If you want skani to run faster, the main parameter to adjust is the -c parameter. skani's speed and memory efficiency is inversely proportional to c, so increasing c by 2x means 2x faster and less memory. As a default, c = 120 for ANI and c = 15 for AAI.

ANI: for genomes of ANI > 95%, c can be comfortably made higher up to 200 or even 300, but aligned fraction may get less accurate.

AAI: for genomes of AAI > 65%, c can be made up to 30 and still relatively accurate. Results degrade a bit after c gets past 40.

However, decreasing c may not necessarily improve ANI/AAI accuracy for > 85% ANI genomes since many other default algorithm parameters are designed these default values. Furthermore, increasing c means that distant genomes will no longer be comparable; see the section on Comparing lower ANI/AAI genomes.

All-to-all comparisons on massive data sets

skani triangle should be used for all-to-all comparisons on reasonably sized data sets. However, it loads all genome indices into memory, so RAM may be an issue. If RAM is an issue, consider:

  1. Pre-sketch using skani sketch -l list_of_genomes.txt -o sketched_genomes and run skani search -d sketched_genomes -l list_of_genomes -o output to do slower but low-memory all-to-all comparisons.
  2. Raising the -c parameter can help, see the above section on the -c parameter.
  3. Consider raising the parameter -m for faster screens. It defaults to 1000 but 2000 is reasonable for most bacterial genomes, but may lose sensitivity on small genomes such as viruses.

Comparing lower ANI/AAI genomes.

skani focuses on ANI/AAI comparisons for genomes with > 85% ANI and > 60% AAI. To get more accurate results for low ANI/AAI values, one should use a lower value for c.

For example, the supplied genome refs/MN-03.fa is a Klebsiella Pneumoniae genome, and running skani dist refs/MN-03.fa refs/e.coli-K12.fa returns nothing because the two genomes do not have a good enough alignment. However, skani dist refs/MN-03.fa refs/e.coli-K12.fa -c 30 returns an ANI estimate of ~79%.

For distant genomes, the aligned fraction output becomes more accurate as c gets smaller. However, decreasing c may not necessarily make high ANI calculations more accurate. Nevertheless, I would not recommend ANI comparisons for genomes with < 75% ANI, and advise using skani's AAI method instead, which is tuned for sensitive comparisons by default.

Comparing only high ANI/AAI genomes with -s

The option -s controls for an approximate ANI/AAI cutoff.
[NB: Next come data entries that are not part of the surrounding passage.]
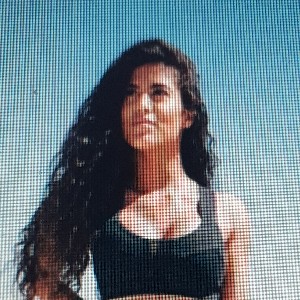 Pacer 💃🏽🧘🏻‍♀️👣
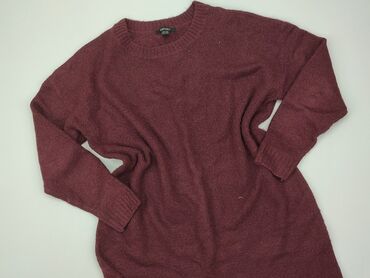 Jumpers: Women`s sweater, Esmara, M (EU 38)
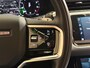 Land Rover Range Rover Evoque 1.5 P300e AWD R-Dynamic S | Keyless | Pano | Camera | HUD | Stoelverwarming | Sfeerverlichting |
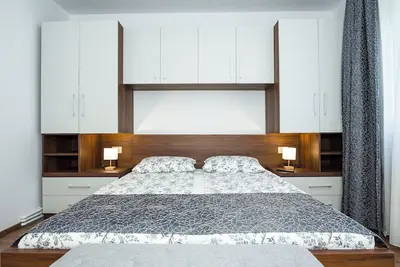 Image de Apartment in Odorheiu Secuiesc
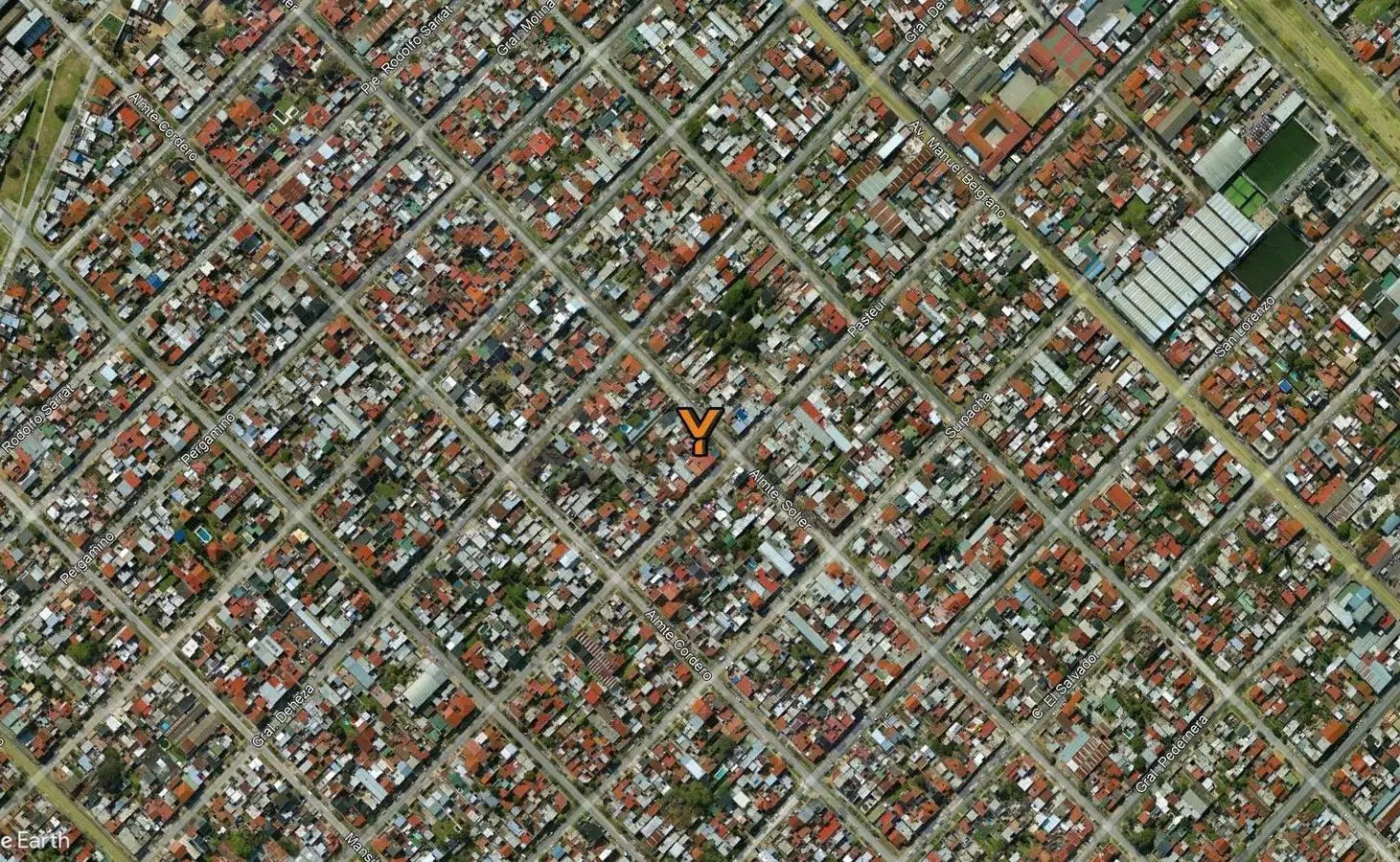PH en venta - 2 Dormitorios 1 Baño - Sarandí 2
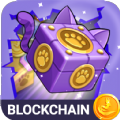 Blockchain Cats apk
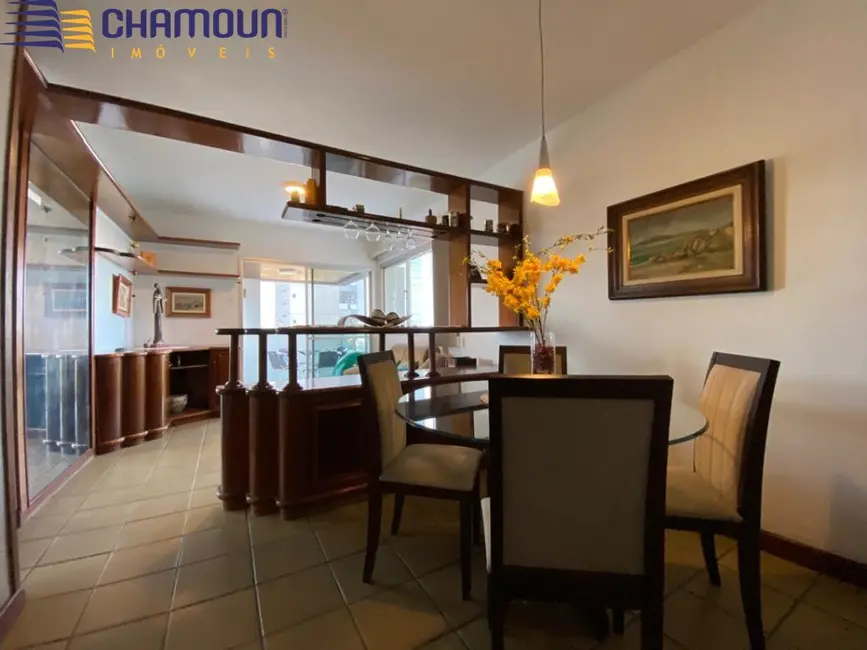 Apartamento com 3 quartos à venda, 100m2 em Centro, Guarapari - ES - imagem 3 Foto 3 de Apartamento com 3 quartos à venda, 100m2 em Centro, Guarapari - ES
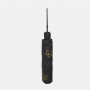 Автоматический зонт Monsen C1Rio10-black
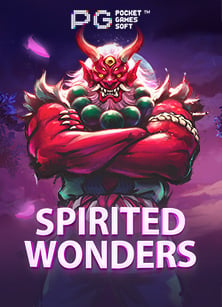 winner88 เครดิต ฟรี ทดลองเล่นเกมสล็อตที่น่าลอง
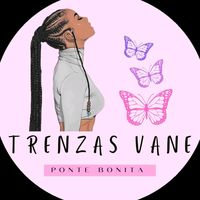 trenzasvane08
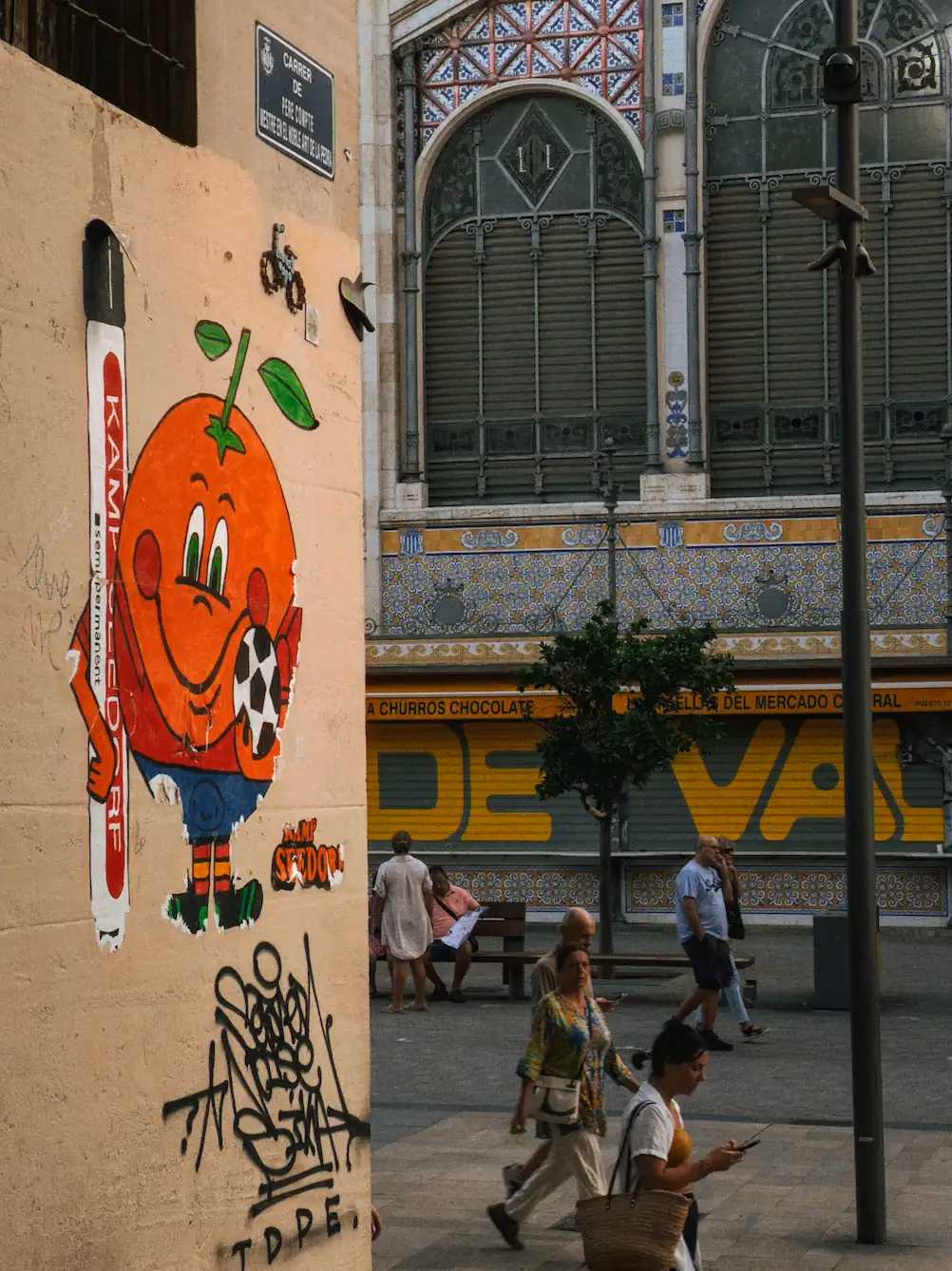 Image from September 2024 album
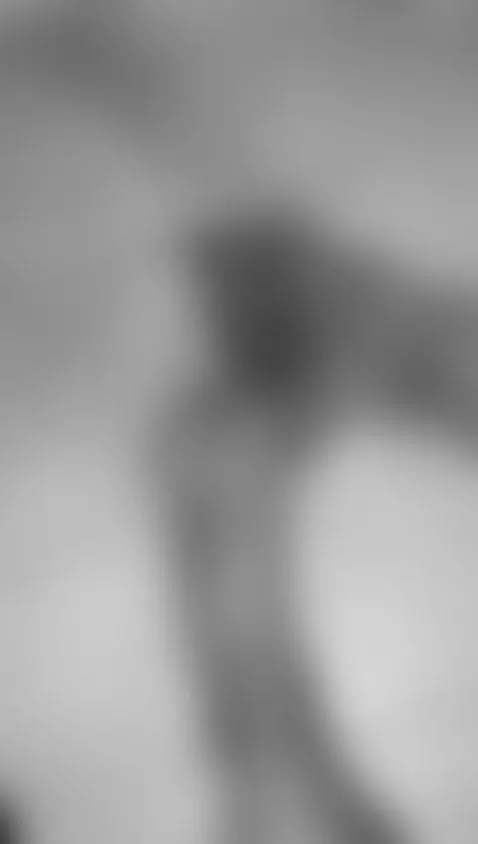 My feet captivate you 👣🍆 by liccy-hall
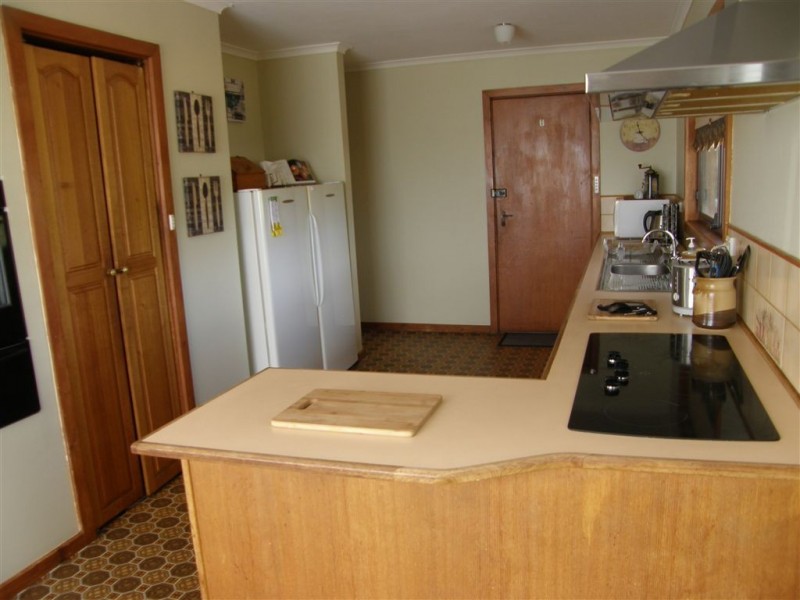 155 George Street, Scottsdale TAS 7260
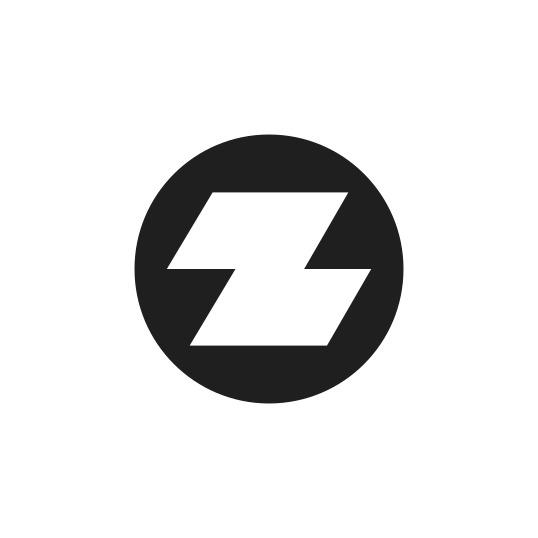 Device Mark Device mark 6553056 Trademark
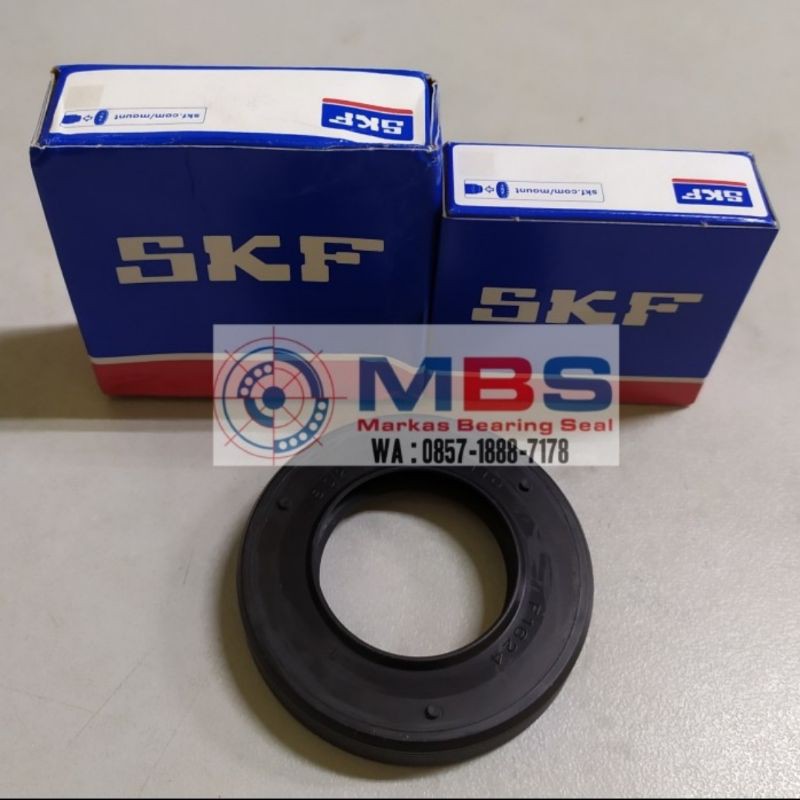 BEARING MESIN CUCI EWF 10842 ELECTROLUX EWF10842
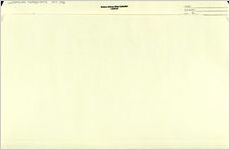 Congressional Correspondence, 1987-1988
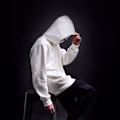 Usman avatar
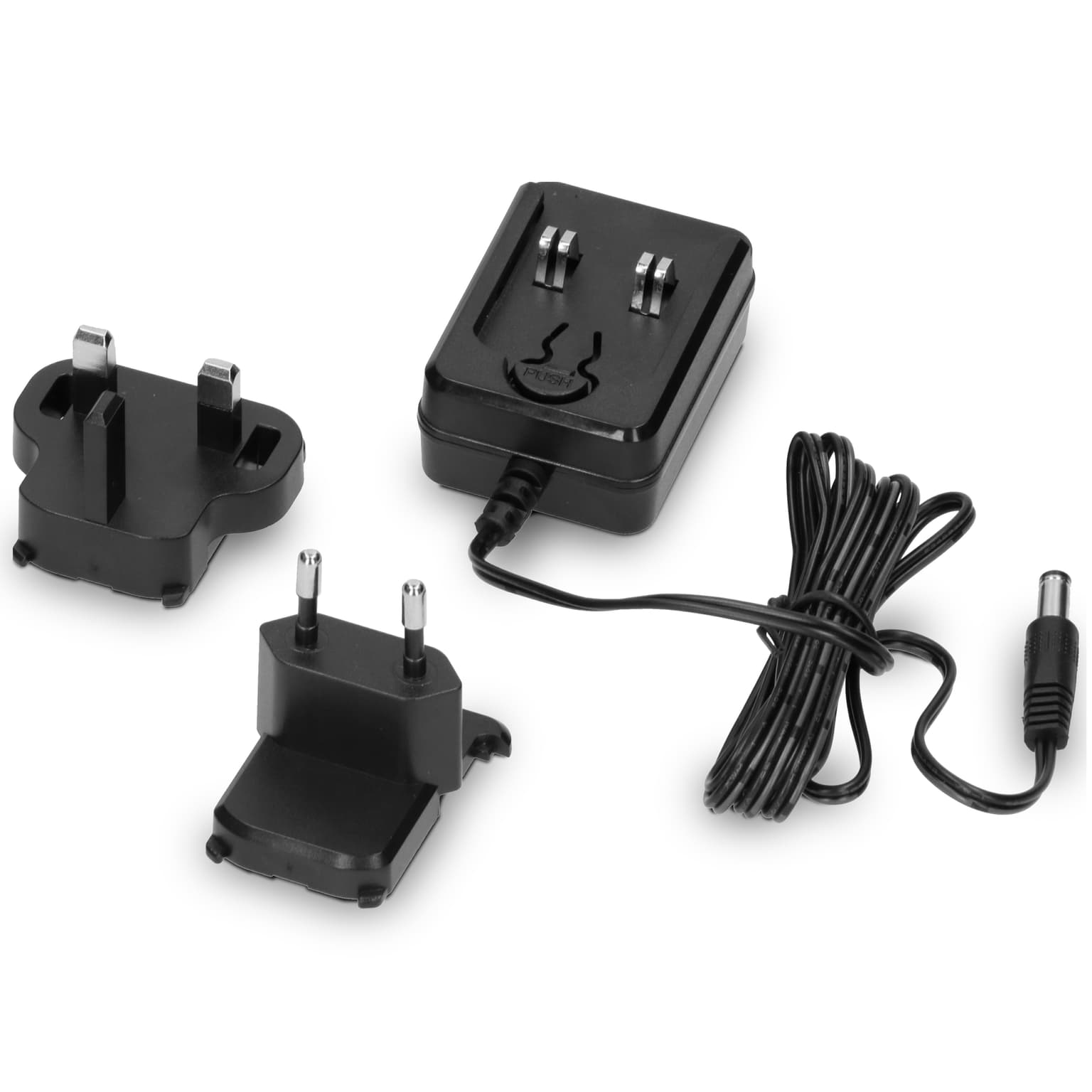 програвач вінілу lenco ls-10wd_8f4c147a-072e-4ee4-b41a-8265a0ea3d37_image-1757188147719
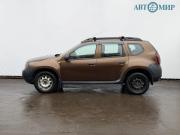 Renault Duster I Рестайлинг Москва  - изображение 21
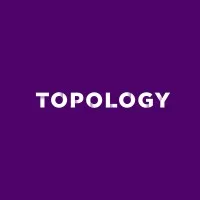Topology Inc.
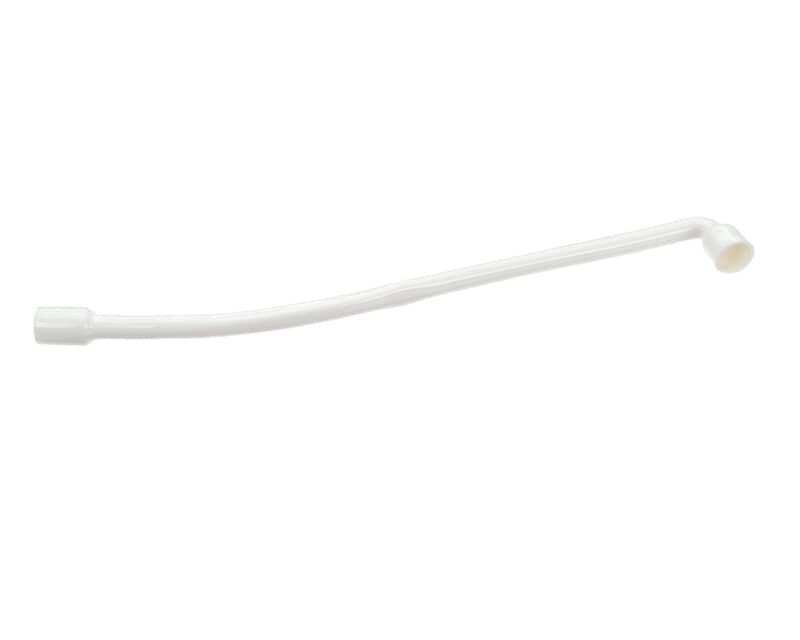 040002390 Manitowoc
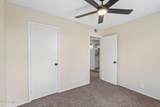 15814 37TH Drive - Photo 28
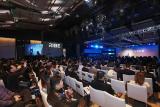 “智汇·领航”2019年度RIBE峰会“透明大讲堂”TED演讲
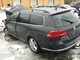 volkwagen-passat-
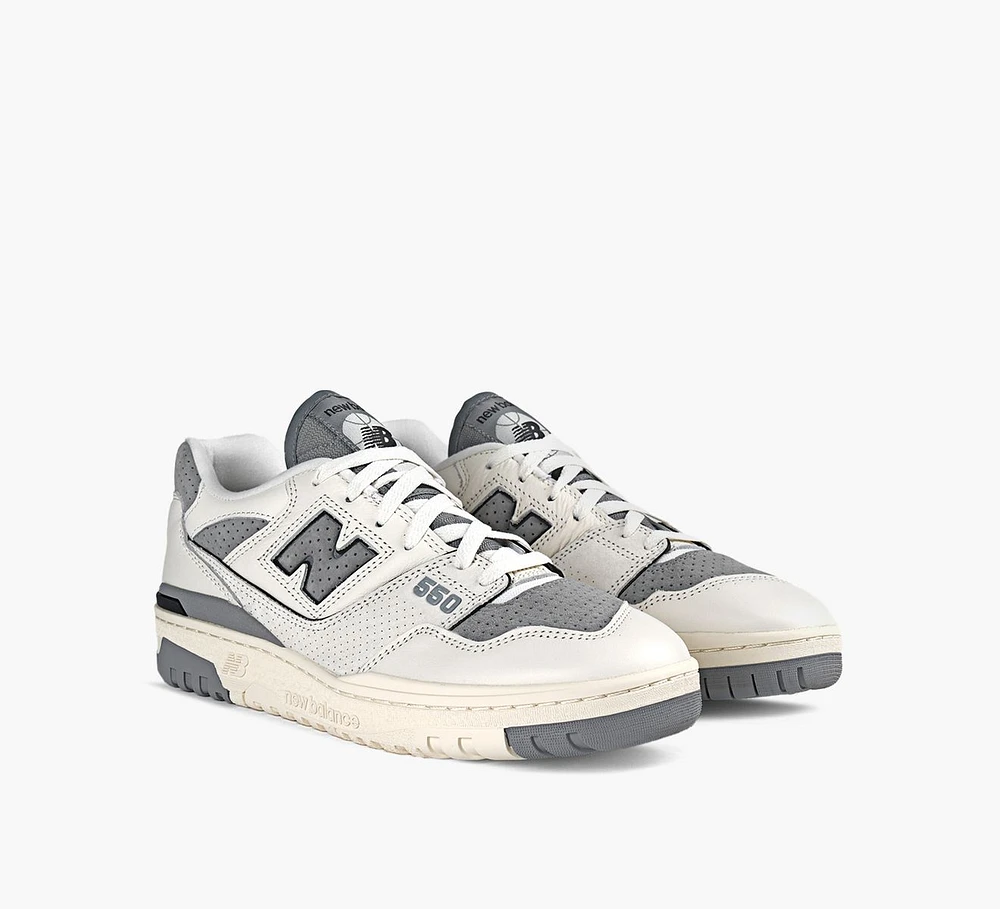 550
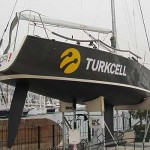 turkcell_top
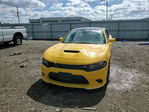 Dodge Charger 2017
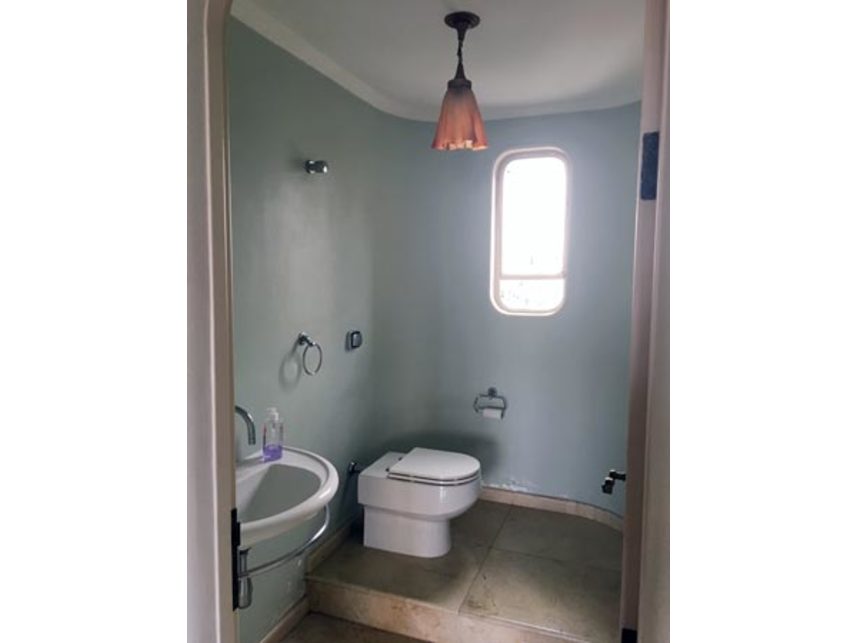 Imagem 38 do Leilão de Apartamento - Parque Morumby - São Paulo/SP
Computations proceed only if the putative ANI (obtained by k-mer max-containment index) is higher than -s. By default, this is 0.8 (80%) for ANI and 0.6 (60%) for AAI.

You can use a higher value of -s if you're only interested in comparing more similar strains.

This cutoff is only approximate. If the true predicted ANI is greater than -s, but the putative is smaller than -s, the calculation does not proceed. Therefore, too high -s and you'll lose sensitivity. The reverse also holds: a putative ANI can be greater than -s but the true predicted can be less than -s, in which case calculation still proceeds.

We don't recommend a lower value of -s unless you know what you're doing, since ANI/AAI calculations under 80%/60% will be bad with default parameters.